S, T and myself have been enjoying a new morning activity. After breakfast we go outside and play on our trampoline. I sit in the middle while they run circles around me. They want me to try to get them. I reach out towards them over and over as they run, hop and jump out of my reach laughing and falling down. When I do catch them I am supposed to cover them in kisses and rasberries.

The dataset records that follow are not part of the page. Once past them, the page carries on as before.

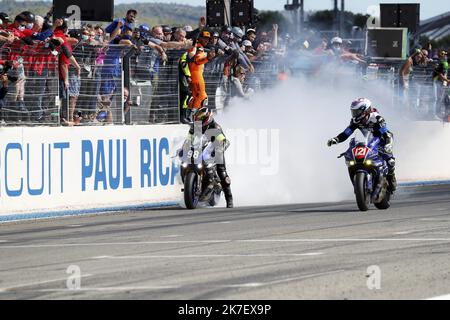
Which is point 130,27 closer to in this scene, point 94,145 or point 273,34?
point 94,145

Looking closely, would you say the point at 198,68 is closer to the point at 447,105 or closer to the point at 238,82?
the point at 238,82

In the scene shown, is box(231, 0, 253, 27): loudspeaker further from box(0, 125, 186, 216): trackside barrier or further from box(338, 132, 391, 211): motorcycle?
box(338, 132, 391, 211): motorcycle

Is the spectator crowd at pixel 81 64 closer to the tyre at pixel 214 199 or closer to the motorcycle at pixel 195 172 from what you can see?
the motorcycle at pixel 195 172

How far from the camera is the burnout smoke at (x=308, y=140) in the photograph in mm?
24219

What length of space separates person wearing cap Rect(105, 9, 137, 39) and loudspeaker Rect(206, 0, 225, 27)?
12.7 feet

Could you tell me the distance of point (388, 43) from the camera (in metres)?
29.9

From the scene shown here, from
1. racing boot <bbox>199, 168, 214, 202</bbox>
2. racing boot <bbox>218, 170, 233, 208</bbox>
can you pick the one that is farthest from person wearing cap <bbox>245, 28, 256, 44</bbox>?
racing boot <bbox>199, 168, 214, 202</bbox>

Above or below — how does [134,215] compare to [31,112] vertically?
below

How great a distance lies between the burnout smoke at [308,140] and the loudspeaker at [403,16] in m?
2.74

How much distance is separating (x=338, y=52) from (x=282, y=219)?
37.7 feet

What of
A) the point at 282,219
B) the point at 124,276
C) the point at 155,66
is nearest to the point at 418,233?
the point at 282,219

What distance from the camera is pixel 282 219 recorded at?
17.2 meters

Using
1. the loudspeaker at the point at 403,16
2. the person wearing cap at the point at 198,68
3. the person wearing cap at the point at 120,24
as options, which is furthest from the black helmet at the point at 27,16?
the loudspeaker at the point at 403,16

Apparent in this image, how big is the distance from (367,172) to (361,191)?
0.43 metres
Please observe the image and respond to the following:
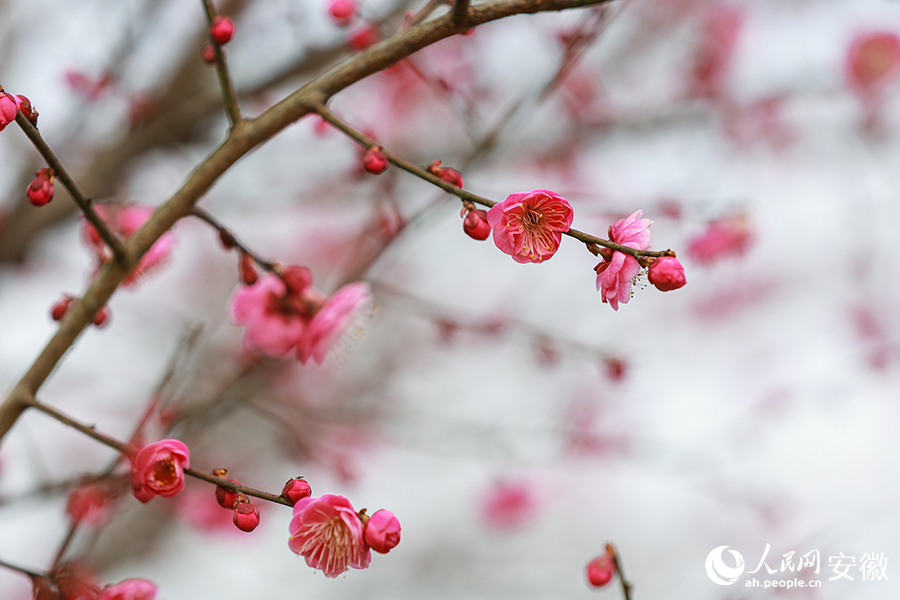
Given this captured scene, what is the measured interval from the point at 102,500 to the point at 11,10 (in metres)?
3.43

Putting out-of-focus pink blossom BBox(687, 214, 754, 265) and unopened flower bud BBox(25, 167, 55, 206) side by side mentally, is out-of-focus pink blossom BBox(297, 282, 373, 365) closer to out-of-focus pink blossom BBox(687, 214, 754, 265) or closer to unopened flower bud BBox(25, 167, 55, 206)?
unopened flower bud BBox(25, 167, 55, 206)

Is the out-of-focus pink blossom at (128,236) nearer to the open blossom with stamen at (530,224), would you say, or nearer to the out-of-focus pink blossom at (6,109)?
the out-of-focus pink blossom at (6,109)

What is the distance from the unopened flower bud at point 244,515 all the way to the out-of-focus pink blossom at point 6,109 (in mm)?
579

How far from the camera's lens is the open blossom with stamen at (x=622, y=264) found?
2.64ft

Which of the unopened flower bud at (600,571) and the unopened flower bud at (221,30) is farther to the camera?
the unopened flower bud at (600,571)

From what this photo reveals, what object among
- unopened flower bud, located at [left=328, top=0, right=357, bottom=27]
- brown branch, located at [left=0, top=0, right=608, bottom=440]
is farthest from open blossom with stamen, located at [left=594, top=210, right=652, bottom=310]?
unopened flower bud, located at [left=328, top=0, right=357, bottom=27]

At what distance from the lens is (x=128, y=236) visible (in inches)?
47.0

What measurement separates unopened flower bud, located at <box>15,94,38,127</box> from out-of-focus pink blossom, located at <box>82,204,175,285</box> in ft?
0.69

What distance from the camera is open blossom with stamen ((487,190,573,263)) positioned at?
33.9 inches

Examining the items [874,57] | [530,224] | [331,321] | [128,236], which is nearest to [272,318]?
[331,321]

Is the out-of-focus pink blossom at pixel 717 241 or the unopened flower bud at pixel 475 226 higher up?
the out-of-focus pink blossom at pixel 717 241

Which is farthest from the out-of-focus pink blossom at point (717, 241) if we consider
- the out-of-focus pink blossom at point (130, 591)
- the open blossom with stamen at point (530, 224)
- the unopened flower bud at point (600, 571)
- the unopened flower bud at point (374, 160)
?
the out-of-focus pink blossom at point (130, 591)

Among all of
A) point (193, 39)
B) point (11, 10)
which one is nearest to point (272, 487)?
point (193, 39)

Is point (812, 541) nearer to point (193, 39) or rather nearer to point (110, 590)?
point (110, 590)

Today under a grey sky with a smattering of sprinkle, Sylvan ran circles around me still dressed in his jammies. His favorite jammie shirt has a picture of a river surrounded by trees under a crescent moon. He loves to wear it to bed as it is a picture of night time to him. On the back the words:
...Child of countless trees
...Child of boundless seas

I hear the song in my head as Sylvan stops and starts to go the other way, even faster than before, saying he needs to unwind. I lie on my back looking up through the loquat tree. Dizziness, the greyness and the weight of love holding me down. I see a hummingbird sitting on a branch above us.

I wonder how many tiny hummingbird nests have been built in the trees in and surrounding our yard. I am reminded of the time a friend asked me to accompany her to the house of her youth, which had been abandoned for some time. Her old house sat secluded amongst the golden, dry grasses growing on the hills outside of Salem, Oregon. We slept on the floor in this old house full of her memories. Old stuff, long forgotten piled everywhere. Glass crushed under our feet from a few broken windows.

I awoke in the morning to the sound of something small pounding itself against a window. It was a soft, yet urgent sound. I stood up and saw a tiny hummingbird inside the old house. It was frantically trying to get out by knocking itself against the glass. I silently walked over and cupped my hands around the trembling bird. Incredibly tiny, I felt its warmth and beating heart. I walked to a window that had a piece missing and lifted my hands in front of the hole. It did not move. I put my hand through the hole and gently moved it upwards. In a blink, the hummingbird took flight with such force my hand, ever so slightly, kicked back.

This hummingbird carried a message to me: "Be on the lookout for the most joyful challenge coming your way." I thought it would be teaching. I was starting the second year of the Waldorf teacher training. I had intentions of returning to Missoula and working towards establishing a Waldorf School. Instead,
I became a mother.

If you know me well you have more than likely heard me refer to my children as my most "joyful challenge". That they are. I anticipate they will continue to be for the rest of my years. As for the hummingbirds, I invite them into our yard. I have a feeder in the front and in the back. We are visited each and every day by these sweet and magical birds.